Imersa numa situação generalizada de insegurança e com laços esgarçados e conflituosos com a comunidade, a rotina escolar foi, inevitavelmente, afetada, instalando-se uma verdadeira anomia institucional: mudanças de diretores, atraso e suspensão recorrente de aulas, déficit de professores, permissividade, regras institucionais não-claras que variam conforme o perfil do diretor. Estes problemas atingiram níveis insuportáveis, ao ponto de eles ocuparem a centralidade da tarefa escolar. Como diversas escolas públicas espalhadas pelos rincões e bairros pobres do Brasil, a gestão da Limírio Cardoso Dávila consistia muito mais numa espécie de gestão dos riscos advindos de problemas sociais extraescolares do que questões mais estritamente pedagógicas e didáticas voltadas às relações de ensino-aprendizagem. A violência se tornou ela própria um fator de organização da escola, seja em função da preocupação constante dos gestores com medidas de segurança seja pelas próprias identidades agressivas que os alunos cultivam entre si para sua afirmação pessoal.
Dentro desse clima organizacional anômico e violento – hostil e antipedagógico para funcionários e alunos – é que a destruição da escola foi sendo gestada sem intervenções mais efetivas por parte dos poderes competentes. Antes da depredação da escola, o atual vigia foi, inclusive, espancado em sua própria casa, conforme apurou a reportagem da Tribuna do Norte. A escola, como podemos concluir, é uma espécie de síntese do cotidiano de subcidadania, precariedade e violência que aquelas famílias vivenciam no dia-a-dia; com o agravante de que ela, como instituição, deveria ser exatamente o espaço por excelência para a construção da cidadania e realização das aspirações pessoais. A escola não existe como uma dimensão isolada, sem relação com o mundo social de seu entorno. Seus problemas e debilidades, portanto, se afinam com as demais consequências e misérias da desigualdade sobre a vida das pessoas, principalmente no tocante a efetivação de direitos.
Quando relacionamos a situação e os problemas enfrentados pela Limírio Cardoso Dávila com um cotidiano árduo e violento, que exprime a mesma precariedade institucional da escola, no âmbito do atendimento à saúde, da segurança, dos transportes públicos e da instabilidade dos empregos, temos, então, um caldo social bastante propício para comportamentos desviantes e violentos. A subcidadania produz uma ignorância em relação ao que é público, sua função e importância. Mais ainda: ela produz um rancor e ressentimento social que se acumula nas frustrações experimentadas no cotidiano com as instituições públicas, as quais, muitas vezes, ao invés de assegurar dignidade e respeito às pessoas e famílias humilham-nas com sua ineficiência, julgamentos e indiferença. A escola, desse modo, passa a ser percebida como mais uma instituição que “não presta”, isto é, como denegadora de respeito social, atualizando experiências frustradas com outras instituições e tornando a experiência escolar vivida pobre e limitada em termos de identificação afetiva e significativa por pais e alunos, “uma escolaridade sem outra finalidade que ela mesma”, como diria Pierre Bourdieu.

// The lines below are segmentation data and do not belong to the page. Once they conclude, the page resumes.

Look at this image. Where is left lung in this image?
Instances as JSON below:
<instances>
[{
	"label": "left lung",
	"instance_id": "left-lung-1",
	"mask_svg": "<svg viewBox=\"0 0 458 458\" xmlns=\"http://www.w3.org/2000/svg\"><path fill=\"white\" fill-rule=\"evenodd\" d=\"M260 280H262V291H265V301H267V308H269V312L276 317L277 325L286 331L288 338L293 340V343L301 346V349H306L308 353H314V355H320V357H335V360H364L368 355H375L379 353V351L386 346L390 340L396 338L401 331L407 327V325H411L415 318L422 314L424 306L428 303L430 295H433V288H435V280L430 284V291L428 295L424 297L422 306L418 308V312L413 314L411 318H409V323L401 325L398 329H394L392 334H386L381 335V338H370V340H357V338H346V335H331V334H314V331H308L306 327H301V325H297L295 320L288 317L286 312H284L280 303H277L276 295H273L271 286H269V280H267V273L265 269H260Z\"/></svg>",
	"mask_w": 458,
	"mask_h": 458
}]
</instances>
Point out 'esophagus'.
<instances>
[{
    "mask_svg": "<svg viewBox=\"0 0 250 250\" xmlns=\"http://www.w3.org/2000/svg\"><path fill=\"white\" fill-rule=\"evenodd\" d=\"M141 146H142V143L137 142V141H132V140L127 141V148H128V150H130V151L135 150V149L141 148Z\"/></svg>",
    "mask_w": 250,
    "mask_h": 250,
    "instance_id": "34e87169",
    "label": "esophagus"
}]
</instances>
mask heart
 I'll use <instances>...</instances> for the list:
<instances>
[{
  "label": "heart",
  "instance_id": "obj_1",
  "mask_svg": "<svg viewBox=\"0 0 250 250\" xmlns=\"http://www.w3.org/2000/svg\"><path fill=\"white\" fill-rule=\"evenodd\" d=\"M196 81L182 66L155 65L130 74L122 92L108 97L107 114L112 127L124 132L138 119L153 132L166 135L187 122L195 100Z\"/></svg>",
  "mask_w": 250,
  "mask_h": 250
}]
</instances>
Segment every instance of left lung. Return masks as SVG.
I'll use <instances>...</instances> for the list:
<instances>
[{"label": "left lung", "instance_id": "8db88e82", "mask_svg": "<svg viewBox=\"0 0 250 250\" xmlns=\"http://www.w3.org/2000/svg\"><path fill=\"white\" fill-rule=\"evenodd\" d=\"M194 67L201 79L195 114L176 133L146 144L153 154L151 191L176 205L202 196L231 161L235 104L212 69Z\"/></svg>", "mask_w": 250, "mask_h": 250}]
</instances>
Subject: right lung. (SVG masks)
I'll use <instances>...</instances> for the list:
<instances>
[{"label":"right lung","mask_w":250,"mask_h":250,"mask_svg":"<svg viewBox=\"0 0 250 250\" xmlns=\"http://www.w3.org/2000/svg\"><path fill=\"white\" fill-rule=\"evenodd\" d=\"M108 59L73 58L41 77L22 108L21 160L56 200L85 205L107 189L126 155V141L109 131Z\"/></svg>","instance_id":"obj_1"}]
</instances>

Sem os devidos canais de reivindicação e expressão de demandas coletivas, esse acúmulo de ressentimento e frustração social somado a sociabilidade violenta e sua rotinização, tornam o quebra-quebra, com efeito, se não uma estratégia consciente, embora truculenta, da população de se fazer ouvir, e, pela força obrigar as autoridades a agir no sentido de oferecer serviços que os tratem como cidadãos de direito e estima, pelo menos seria uma espécie de vingança, uma descarga que produz algum alívio das tensões psicológicas e sociais interiorizadas. Este me parece ser a questão central a se reter do episódio, isto é, o mal-estar social, que deixado ao largo pela indiferença e incompetência dos poderes e gestores públicos no trato com a educação e demais serviços públicos, encontra na violência e na destruição uma forma de expressão dos descontentamentos coletivos.

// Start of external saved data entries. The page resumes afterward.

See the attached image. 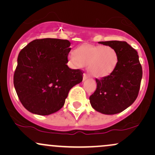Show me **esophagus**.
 <instances>
[{
    "instance_id": "1",
    "label": "esophagus",
    "mask_w": 155,
    "mask_h": 155,
    "mask_svg": "<svg viewBox=\"0 0 155 155\" xmlns=\"http://www.w3.org/2000/svg\"><path fill=\"white\" fill-rule=\"evenodd\" d=\"M88 78H89V76L87 75V74H83V80H84H84H86V79H87Z\"/></svg>"
}]
</instances>
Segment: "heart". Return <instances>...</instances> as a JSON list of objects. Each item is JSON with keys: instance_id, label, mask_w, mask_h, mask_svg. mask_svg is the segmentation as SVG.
Here are the masks:
<instances>
[{"instance_id": "b5f03b06", "label": "heart", "mask_w": 155, "mask_h": 155, "mask_svg": "<svg viewBox=\"0 0 155 155\" xmlns=\"http://www.w3.org/2000/svg\"><path fill=\"white\" fill-rule=\"evenodd\" d=\"M70 60L76 65L87 66L90 75L95 78L107 77L114 71L118 54L109 46L84 44L78 47Z\"/></svg>"}]
</instances>
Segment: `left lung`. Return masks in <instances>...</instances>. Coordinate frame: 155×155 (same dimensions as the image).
Wrapping results in <instances>:
<instances>
[{
	"label": "left lung",
	"instance_id": "left-lung-1",
	"mask_svg": "<svg viewBox=\"0 0 155 155\" xmlns=\"http://www.w3.org/2000/svg\"><path fill=\"white\" fill-rule=\"evenodd\" d=\"M113 47L118 54V63L111 75L96 79L97 89L90 96L92 107L104 114H116L133 104L139 92L142 68L138 52L127 42L100 41Z\"/></svg>",
	"mask_w": 155,
	"mask_h": 155
}]
</instances>
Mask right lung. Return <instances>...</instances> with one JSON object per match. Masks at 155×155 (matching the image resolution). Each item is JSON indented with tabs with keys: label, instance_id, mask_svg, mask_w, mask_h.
<instances>
[{
	"label": "right lung",
	"instance_id": "add662e5",
	"mask_svg": "<svg viewBox=\"0 0 155 155\" xmlns=\"http://www.w3.org/2000/svg\"><path fill=\"white\" fill-rule=\"evenodd\" d=\"M70 46L68 40L36 39L20 51L14 85L28 111L45 116L59 111L71 89L82 81L83 73L67 65Z\"/></svg>",
	"mask_w": 155,
	"mask_h": 155
}]
</instances>
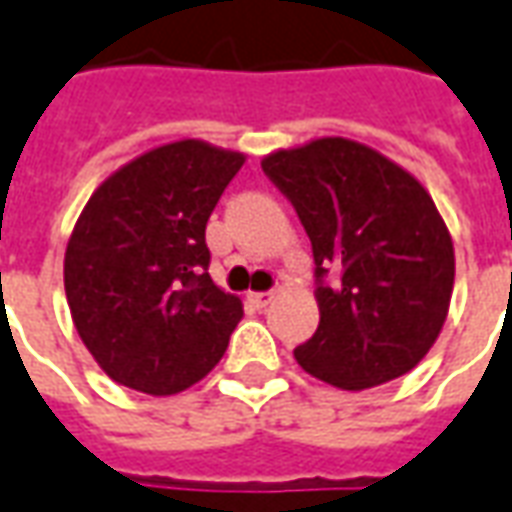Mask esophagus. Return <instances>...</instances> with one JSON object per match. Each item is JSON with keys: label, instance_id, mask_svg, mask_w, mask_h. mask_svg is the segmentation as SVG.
I'll use <instances>...</instances> for the list:
<instances>
[{"label": "esophagus", "instance_id": "esophagus-1", "mask_svg": "<svg viewBox=\"0 0 512 512\" xmlns=\"http://www.w3.org/2000/svg\"><path fill=\"white\" fill-rule=\"evenodd\" d=\"M273 298H276V292H248V301L253 303V306H259V309L267 306Z\"/></svg>", "mask_w": 512, "mask_h": 512}]
</instances>
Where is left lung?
<instances>
[{
    "label": "left lung",
    "instance_id": "left-lung-1",
    "mask_svg": "<svg viewBox=\"0 0 512 512\" xmlns=\"http://www.w3.org/2000/svg\"><path fill=\"white\" fill-rule=\"evenodd\" d=\"M301 217L317 278L320 323L295 348L309 376L368 390L410 373L438 340L454 290V245L435 200L396 161L343 136L264 155Z\"/></svg>",
    "mask_w": 512,
    "mask_h": 512
}]
</instances>
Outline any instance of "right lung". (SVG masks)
Returning a JSON list of instances; mask_svg holds the SVG:
<instances>
[{"label": "right lung", "mask_w": 512, "mask_h": 512, "mask_svg": "<svg viewBox=\"0 0 512 512\" xmlns=\"http://www.w3.org/2000/svg\"><path fill=\"white\" fill-rule=\"evenodd\" d=\"M245 153L181 139L136 155L94 189L63 256L74 329L116 384L192 387L225 354L242 301L206 273V222Z\"/></svg>", "instance_id": "add662e5"}]
</instances>
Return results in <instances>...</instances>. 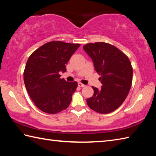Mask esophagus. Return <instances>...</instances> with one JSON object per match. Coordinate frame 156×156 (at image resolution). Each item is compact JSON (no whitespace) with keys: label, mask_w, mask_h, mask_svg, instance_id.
<instances>
[{"label":"esophagus","mask_w":156,"mask_h":156,"mask_svg":"<svg viewBox=\"0 0 156 156\" xmlns=\"http://www.w3.org/2000/svg\"><path fill=\"white\" fill-rule=\"evenodd\" d=\"M78 87H82V88H83V87H85V85H84V84L81 83V82H78Z\"/></svg>","instance_id":"1"}]
</instances>
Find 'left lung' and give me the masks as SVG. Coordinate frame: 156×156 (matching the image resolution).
Masks as SVG:
<instances>
[{
    "instance_id": "left-lung-1",
    "label": "left lung",
    "mask_w": 156,
    "mask_h": 156,
    "mask_svg": "<svg viewBox=\"0 0 156 156\" xmlns=\"http://www.w3.org/2000/svg\"><path fill=\"white\" fill-rule=\"evenodd\" d=\"M83 48L93 61L102 84L99 90L92 87L94 94L87 99V105L98 113H110L122 104L130 90L133 80L131 62L120 49L107 43H90Z\"/></svg>"
}]
</instances>
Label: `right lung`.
I'll use <instances>...</instances> for the list:
<instances>
[{
    "label": "right lung",
    "mask_w": 156,
    "mask_h": 156,
    "mask_svg": "<svg viewBox=\"0 0 156 156\" xmlns=\"http://www.w3.org/2000/svg\"><path fill=\"white\" fill-rule=\"evenodd\" d=\"M80 45L52 41L29 56L23 78L29 97L41 111L56 114L68 107L78 83L66 82L59 73L66 71V65Z\"/></svg>",
    "instance_id": "1"
}]
</instances>
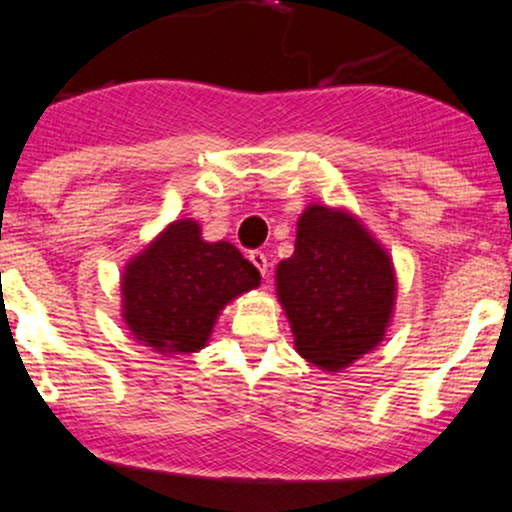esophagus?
Returning a JSON list of instances; mask_svg holds the SVG:
<instances>
[{
	"mask_svg": "<svg viewBox=\"0 0 512 512\" xmlns=\"http://www.w3.org/2000/svg\"><path fill=\"white\" fill-rule=\"evenodd\" d=\"M248 260L255 264L257 267V272H260L262 276H267V267H269V262H267V255H264L262 250H252L250 255H248Z\"/></svg>",
	"mask_w": 512,
	"mask_h": 512,
	"instance_id": "obj_1",
	"label": "esophagus"
}]
</instances>
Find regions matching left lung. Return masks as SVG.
I'll list each match as a JSON object with an SVG mask.
<instances>
[{"mask_svg":"<svg viewBox=\"0 0 512 512\" xmlns=\"http://www.w3.org/2000/svg\"><path fill=\"white\" fill-rule=\"evenodd\" d=\"M276 296L296 351L339 373L385 339L397 298L390 255L351 211L310 204L296 250L276 267Z\"/></svg>","mask_w":512,"mask_h":512,"instance_id":"left-lung-1","label":"left lung"}]
</instances>
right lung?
Segmentation results:
<instances>
[{"label":"right lung","instance_id":"1","mask_svg":"<svg viewBox=\"0 0 512 512\" xmlns=\"http://www.w3.org/2000/svg\"><path fill=\"white\" fill-rule=\"evenodd\" d=\"M260 286V272L236 245L202 240L197 221L168 223L122 272V320L158 354L204 349L216 317Z\"/></svg>","mask_w":512,"mask_h":512}]
</instances>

No caso da Limírio Cardoso Dávila, podemos afirmar que ela sucumbiu diante da realidade social violenta do bairro, e de todos os sentimentos sociais e contradições que a subcidadania e a desqualificação social incitam. A própria reação de parte da opinião pública em rebaixar o caráter dos moradores da localidade com afirmações generalistas e estigmatizantes como “são animais”, “é uma gentalha sem educação nem cultura”, propondo até mesmo a criação de um “lixão” porque “é isso que esse ‘povinho’ merece”, exprime a percepção do status desqualificado e subcidadão que os moradores do bairro já sofrem por outros meios. Sem o suporte político de outras instituições de cidadania, a escola se tornou, então, particularmente vulnerável diante de questões que ultrapassam o trabalho de professores, diretores e coordenadores pedagógicos.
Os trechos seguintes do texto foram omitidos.